Reply to post: Re: While of course they needed to be bailed out

So why the hell do we bail banks out?

I ain't Spartacus Gold badge

Re: While of course they needed to be bailed out

OzBob,

One of the problems of banking/capitalism that Tim doesn't cover in this article is that banks are pro-cyclical.

This means that instead of countering booms and busts, they inflate the booms and worsen the busts. So during the height of the boom, when they should be saying "oh dear this is looking too bubbly, let's wind our necks in and borrow less" - they actually lend more - as that house is bound to keep going up in value for the next ten years...

Then the bust comes. And now they won't lend to anyone unless they can prove they don't actually need the money, however good their business plan or credit is. They get all cautious, having just had their fingers burnt in the preceeding boom. So they shrink their balance sheets in order to become more solvent, but this reduces the money supply, and the credit avaiable to the economy to pay for growth and investment.

Regulation often makes this worse. Because the regulators are under political pressure to rein the banks in. And so during this recession our governments were making banks expand their fractional reserves (to make them more liquid) and raise more capital (to make them more solvent). This was for good and understandable reasons. There's an argument to say that they should have told the banks that they needed to have these larger capital buffers by about 2015, but were allowed to run less safely before that. But it would be pretty politically indefensible, and took a risk - that's pretty much what the Eurozone did - they stuck their heads in the sand, then had to bail out Greece to the tune of nearly €300 billion in order to save the German and French banks who'd recklessly lent to them. They also then implemented the bailout incompetently, fucked up the Greek economy in the process, and are now blaming the Greeks for their own (and Greece's too) massive clusterfuck, such that the Greeks can't pay, the banks are off the hook and the governments have put themselves in the firing line.

Anyway an example of counter-cyclical measures would be unemployment (and some other) benefits. Because these are paid out automatically, the government will pay out more of them as joblessness increases, and pay falls, during a recession. These are called automatic stabilisers. The government now spends loads more during recessions, something that didn't happen in the 30s, and this helps to keep the economy from cratering - and makes the recessions shorter and less painful.

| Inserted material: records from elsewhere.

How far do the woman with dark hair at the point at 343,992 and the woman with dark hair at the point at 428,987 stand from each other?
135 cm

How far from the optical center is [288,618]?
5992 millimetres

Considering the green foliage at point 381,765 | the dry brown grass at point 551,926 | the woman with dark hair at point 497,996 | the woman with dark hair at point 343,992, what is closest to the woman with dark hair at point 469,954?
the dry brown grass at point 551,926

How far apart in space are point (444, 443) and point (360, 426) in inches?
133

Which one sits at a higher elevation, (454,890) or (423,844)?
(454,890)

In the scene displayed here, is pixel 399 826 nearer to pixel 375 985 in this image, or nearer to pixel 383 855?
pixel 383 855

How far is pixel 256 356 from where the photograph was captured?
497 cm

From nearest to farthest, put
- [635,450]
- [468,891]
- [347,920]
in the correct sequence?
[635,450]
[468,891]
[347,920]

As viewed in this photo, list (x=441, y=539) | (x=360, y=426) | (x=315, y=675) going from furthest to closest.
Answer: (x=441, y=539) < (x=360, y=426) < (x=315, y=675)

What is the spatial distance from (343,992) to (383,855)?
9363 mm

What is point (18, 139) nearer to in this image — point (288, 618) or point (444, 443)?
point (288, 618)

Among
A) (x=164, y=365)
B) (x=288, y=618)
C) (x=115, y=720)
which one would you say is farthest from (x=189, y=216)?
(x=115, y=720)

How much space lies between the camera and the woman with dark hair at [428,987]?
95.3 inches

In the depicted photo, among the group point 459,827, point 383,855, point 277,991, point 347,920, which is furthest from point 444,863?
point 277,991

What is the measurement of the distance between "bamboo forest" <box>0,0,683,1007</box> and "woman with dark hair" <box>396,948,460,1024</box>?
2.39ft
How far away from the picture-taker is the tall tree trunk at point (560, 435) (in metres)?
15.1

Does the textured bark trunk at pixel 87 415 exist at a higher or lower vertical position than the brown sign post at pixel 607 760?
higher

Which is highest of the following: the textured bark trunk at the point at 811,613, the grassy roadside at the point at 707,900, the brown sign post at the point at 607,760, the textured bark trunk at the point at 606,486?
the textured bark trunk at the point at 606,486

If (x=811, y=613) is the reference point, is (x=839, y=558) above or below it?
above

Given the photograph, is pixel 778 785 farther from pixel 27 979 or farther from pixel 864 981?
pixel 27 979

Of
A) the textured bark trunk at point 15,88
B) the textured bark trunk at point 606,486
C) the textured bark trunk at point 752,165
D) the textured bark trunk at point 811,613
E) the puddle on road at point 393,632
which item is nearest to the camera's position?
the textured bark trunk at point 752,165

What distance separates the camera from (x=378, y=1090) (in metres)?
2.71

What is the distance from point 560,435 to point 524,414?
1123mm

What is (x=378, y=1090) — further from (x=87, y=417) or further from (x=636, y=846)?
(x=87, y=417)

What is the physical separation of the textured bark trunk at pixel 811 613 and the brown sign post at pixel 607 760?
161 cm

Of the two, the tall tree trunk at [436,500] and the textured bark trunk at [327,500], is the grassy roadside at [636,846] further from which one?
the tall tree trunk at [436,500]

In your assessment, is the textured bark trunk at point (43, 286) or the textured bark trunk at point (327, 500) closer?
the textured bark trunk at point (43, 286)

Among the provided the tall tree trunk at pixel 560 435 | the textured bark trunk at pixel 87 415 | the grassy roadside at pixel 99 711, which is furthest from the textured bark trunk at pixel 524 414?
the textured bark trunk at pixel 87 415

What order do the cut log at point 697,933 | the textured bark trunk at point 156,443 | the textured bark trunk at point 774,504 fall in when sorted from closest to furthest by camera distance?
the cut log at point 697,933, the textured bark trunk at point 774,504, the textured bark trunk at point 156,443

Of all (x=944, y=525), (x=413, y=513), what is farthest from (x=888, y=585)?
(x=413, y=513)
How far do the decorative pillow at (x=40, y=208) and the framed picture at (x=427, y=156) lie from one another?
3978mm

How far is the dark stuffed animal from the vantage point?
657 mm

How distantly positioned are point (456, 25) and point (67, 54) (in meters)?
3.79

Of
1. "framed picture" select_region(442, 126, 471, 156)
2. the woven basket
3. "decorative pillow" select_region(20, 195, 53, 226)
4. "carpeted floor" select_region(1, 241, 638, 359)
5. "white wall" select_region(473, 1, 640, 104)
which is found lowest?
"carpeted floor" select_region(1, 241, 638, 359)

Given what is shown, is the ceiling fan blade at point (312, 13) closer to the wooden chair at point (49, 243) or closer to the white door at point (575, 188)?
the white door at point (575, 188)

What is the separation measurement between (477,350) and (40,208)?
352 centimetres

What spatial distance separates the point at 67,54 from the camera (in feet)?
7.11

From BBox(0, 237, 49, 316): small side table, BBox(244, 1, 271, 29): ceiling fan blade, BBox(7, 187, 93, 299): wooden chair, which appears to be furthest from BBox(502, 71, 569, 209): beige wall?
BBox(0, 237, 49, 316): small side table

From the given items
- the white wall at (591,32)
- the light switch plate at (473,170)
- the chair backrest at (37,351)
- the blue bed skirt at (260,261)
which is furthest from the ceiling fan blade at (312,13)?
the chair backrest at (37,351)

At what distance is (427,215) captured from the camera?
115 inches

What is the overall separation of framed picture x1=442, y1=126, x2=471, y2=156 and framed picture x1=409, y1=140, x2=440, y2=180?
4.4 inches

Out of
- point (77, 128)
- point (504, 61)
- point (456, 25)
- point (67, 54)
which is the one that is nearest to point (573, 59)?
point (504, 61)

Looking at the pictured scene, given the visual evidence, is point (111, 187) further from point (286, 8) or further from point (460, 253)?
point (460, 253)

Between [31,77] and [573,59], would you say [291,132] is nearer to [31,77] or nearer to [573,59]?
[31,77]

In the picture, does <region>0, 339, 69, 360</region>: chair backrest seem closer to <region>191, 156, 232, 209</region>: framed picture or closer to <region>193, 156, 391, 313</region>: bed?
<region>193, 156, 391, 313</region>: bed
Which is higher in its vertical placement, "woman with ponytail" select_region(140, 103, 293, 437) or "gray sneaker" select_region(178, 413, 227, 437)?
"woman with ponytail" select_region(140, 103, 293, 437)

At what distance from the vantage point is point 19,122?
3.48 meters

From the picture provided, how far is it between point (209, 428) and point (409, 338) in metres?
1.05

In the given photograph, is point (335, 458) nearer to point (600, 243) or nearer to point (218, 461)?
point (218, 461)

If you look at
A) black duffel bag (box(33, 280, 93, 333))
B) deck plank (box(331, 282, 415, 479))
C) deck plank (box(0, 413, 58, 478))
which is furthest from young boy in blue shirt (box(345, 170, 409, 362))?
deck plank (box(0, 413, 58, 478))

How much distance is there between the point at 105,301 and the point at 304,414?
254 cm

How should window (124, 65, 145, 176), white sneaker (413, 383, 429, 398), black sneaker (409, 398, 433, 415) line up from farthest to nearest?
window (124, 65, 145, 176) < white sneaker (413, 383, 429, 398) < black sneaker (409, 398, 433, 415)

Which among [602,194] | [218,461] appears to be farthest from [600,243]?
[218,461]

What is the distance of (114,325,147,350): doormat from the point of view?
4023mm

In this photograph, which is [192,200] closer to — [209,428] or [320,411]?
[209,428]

There's an idea to make banking regulation counter-cyclical. So that in the boom times, they'll have to maintain a higher fractional reserve or capital adequacy ratio. Thus meaning they can't lend as much, and stoke the bubbles as hard. Then when the recession comes, the pressure will be released somewhat, in the hopes they'll now be more willing to lend, having sustained smaller losses from the collapse of the boom, and having more money on hand. In a big scary recession like the recent one, that probably wouldn't work. But it might have made the 1990-91 recession a lot less steep, for example.